[Data for the task]:

········

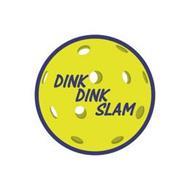 DINK DINK SLAM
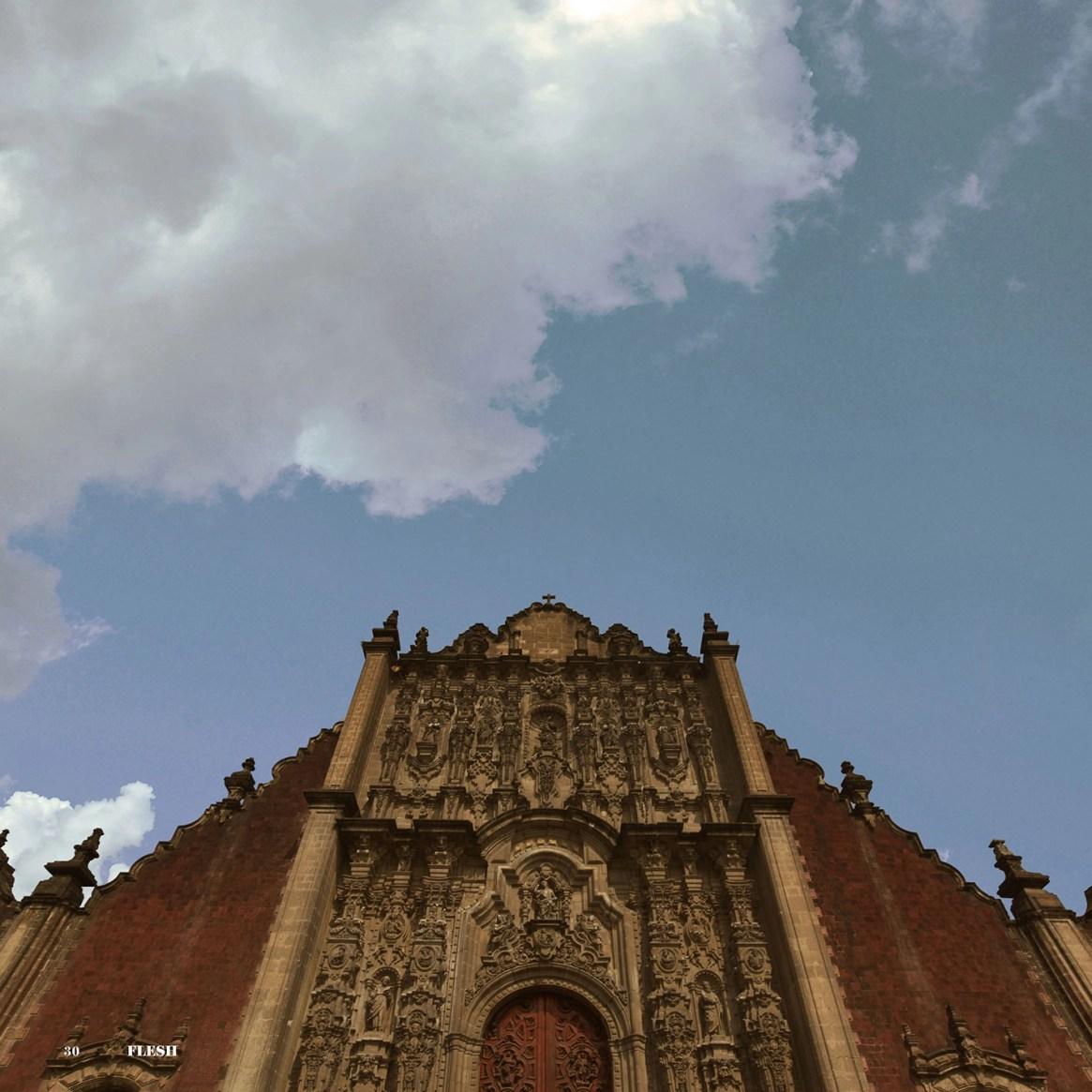 Las Entrañas de Mexico FLESH Magazine Arte Arquitectura Por Pablo Fernández Sánchez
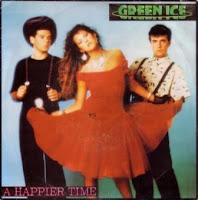 GREEN ICE - A Happier Time (1988)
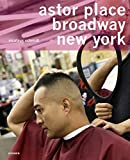 img - for Nicolaus Schmidt: Astor Place, Broadway, New York: A Universe of Hairdressers book / textbook / text book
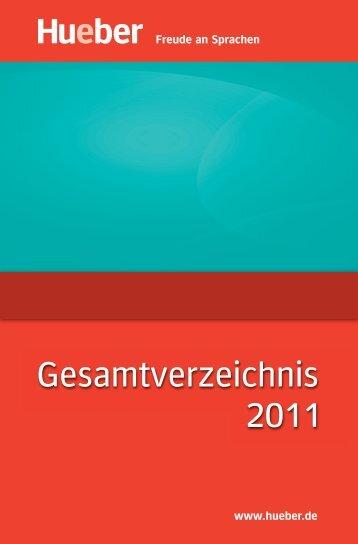 Gesamtverzeichnis 2011:Gesamtverzeichnis 2011 - Hueber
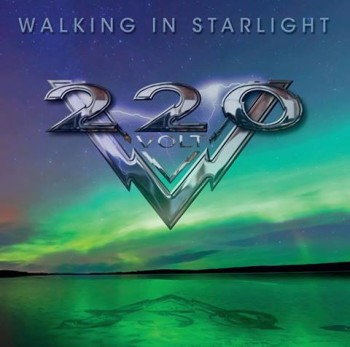 220 Volt Walking In Starlight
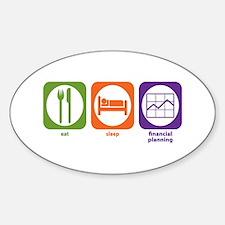 Eat Sleep Financial Planning Oval Decal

········

[The task]: Copy out exactly the lines between the line containing "Gesamtverzeichnis 2011:Gesamtverzeichnis 2011" and the end of the entries, including both, and leave the pictures behind.

[Result]:
 Gesamtverzeichnis 2011:Gesamtverzeichnis 2011 - Hueber
 220 Volt Walking In Starlight
 Eat Sleep Financial Planning Oval Decal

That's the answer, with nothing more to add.